The data set contains the following variables:

region -
shipType - The type of ship (e.g., commercial versus research).
shipID - Unique ship identifier.
trip - Trip identifier; unique within a region.
set - Set identifier; unique within a particular ship on a particular trip. A set is, e.g., one set of a fishing net.
fishID - Unique fish identifier.
fishLength - Length of a fish (mm).
preyMass - Weight of lump from cod stomach (grams).
preyType - Species of lump from cod stomach. Special value Empty means no lumps found in stomach. Rare species gathered together under special label Other.

Data format

The data set is provided as a colon-delimited ASCII text file called cod.txt.

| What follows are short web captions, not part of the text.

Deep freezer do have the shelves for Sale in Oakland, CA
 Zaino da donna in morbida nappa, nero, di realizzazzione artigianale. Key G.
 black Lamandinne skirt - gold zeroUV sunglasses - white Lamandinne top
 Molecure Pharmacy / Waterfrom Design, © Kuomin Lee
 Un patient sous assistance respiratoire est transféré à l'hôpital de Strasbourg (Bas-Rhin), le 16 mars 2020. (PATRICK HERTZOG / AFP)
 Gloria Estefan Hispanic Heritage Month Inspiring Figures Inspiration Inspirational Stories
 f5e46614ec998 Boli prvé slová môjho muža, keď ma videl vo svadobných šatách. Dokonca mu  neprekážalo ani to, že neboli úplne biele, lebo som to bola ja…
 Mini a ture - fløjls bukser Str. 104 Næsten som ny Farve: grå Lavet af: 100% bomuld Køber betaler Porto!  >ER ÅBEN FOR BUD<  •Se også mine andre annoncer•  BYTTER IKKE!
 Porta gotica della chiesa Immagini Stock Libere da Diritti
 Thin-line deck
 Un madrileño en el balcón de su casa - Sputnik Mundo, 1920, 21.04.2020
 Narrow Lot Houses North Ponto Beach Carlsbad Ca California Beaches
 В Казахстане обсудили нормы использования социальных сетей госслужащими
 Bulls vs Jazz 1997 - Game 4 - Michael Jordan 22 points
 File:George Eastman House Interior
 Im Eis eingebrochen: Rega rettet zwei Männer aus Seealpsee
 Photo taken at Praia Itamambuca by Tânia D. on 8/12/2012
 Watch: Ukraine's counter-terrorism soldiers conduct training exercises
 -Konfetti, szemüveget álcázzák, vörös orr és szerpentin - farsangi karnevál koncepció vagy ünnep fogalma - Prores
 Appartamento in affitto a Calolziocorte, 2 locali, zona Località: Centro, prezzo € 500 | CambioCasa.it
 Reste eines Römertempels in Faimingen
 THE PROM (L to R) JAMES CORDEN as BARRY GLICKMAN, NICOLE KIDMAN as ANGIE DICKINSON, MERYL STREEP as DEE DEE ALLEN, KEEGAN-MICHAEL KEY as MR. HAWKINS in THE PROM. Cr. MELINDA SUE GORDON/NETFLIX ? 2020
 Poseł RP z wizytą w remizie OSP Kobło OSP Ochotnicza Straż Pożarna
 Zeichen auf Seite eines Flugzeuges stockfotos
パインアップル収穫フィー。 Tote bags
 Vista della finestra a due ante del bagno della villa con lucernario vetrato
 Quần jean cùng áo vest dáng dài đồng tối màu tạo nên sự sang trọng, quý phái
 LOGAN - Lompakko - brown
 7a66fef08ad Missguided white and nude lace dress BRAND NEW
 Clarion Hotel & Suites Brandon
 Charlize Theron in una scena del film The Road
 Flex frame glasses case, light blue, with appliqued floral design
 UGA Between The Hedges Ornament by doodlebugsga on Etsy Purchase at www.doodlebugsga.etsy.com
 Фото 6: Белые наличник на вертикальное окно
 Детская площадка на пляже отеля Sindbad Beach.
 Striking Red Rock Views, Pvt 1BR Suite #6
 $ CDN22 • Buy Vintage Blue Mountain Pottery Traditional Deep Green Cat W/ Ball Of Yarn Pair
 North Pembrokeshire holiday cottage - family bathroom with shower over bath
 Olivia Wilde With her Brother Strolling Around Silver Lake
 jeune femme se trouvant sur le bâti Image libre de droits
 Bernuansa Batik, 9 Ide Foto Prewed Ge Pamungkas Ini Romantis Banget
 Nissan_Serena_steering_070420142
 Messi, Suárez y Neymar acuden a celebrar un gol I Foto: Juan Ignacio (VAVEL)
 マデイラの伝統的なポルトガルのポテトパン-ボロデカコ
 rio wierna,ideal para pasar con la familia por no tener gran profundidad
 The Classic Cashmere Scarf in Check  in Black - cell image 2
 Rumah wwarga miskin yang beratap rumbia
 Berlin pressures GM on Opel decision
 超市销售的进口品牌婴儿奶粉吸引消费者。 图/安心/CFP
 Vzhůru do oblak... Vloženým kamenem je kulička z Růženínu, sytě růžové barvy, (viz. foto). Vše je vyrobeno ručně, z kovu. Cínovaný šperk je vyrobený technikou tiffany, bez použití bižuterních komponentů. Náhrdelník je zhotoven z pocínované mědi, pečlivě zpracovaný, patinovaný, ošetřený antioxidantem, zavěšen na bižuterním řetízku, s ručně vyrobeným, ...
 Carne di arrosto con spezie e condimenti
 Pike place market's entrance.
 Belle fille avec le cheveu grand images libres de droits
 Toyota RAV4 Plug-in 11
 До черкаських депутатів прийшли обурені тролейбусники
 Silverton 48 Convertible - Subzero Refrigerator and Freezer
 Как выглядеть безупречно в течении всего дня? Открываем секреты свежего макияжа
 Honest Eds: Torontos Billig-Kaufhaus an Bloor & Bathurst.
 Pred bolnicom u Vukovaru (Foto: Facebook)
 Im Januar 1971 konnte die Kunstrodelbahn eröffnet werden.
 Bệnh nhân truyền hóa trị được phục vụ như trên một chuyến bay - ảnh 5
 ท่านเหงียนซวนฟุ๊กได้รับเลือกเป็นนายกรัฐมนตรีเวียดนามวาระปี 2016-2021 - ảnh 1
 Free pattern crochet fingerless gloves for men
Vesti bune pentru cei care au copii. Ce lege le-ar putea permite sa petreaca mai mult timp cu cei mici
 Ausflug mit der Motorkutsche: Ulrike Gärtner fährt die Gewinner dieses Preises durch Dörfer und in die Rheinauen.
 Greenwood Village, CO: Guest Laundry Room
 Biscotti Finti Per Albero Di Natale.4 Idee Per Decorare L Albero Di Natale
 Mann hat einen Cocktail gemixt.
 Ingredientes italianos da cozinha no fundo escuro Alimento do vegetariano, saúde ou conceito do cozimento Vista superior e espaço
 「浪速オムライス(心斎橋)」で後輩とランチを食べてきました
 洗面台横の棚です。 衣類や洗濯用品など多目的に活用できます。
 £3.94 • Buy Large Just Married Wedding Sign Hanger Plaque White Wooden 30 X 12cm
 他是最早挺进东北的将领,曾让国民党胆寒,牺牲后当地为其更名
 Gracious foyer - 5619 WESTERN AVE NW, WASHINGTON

The file CodMeta.xml provides a StatDataML description of the data set.

Exercises

Designing a database
Q: Designing a database

This data set is provided in a plain text format. The task in this exercise is to produce a database design to store these data in third normalised form.

A:

We can start off by identifying a few simple entities within this data set. For example, thinking about the physical objects involved, there is clearly information about individual ships and information about individual fish, so we will have a fish_table and a ship_table.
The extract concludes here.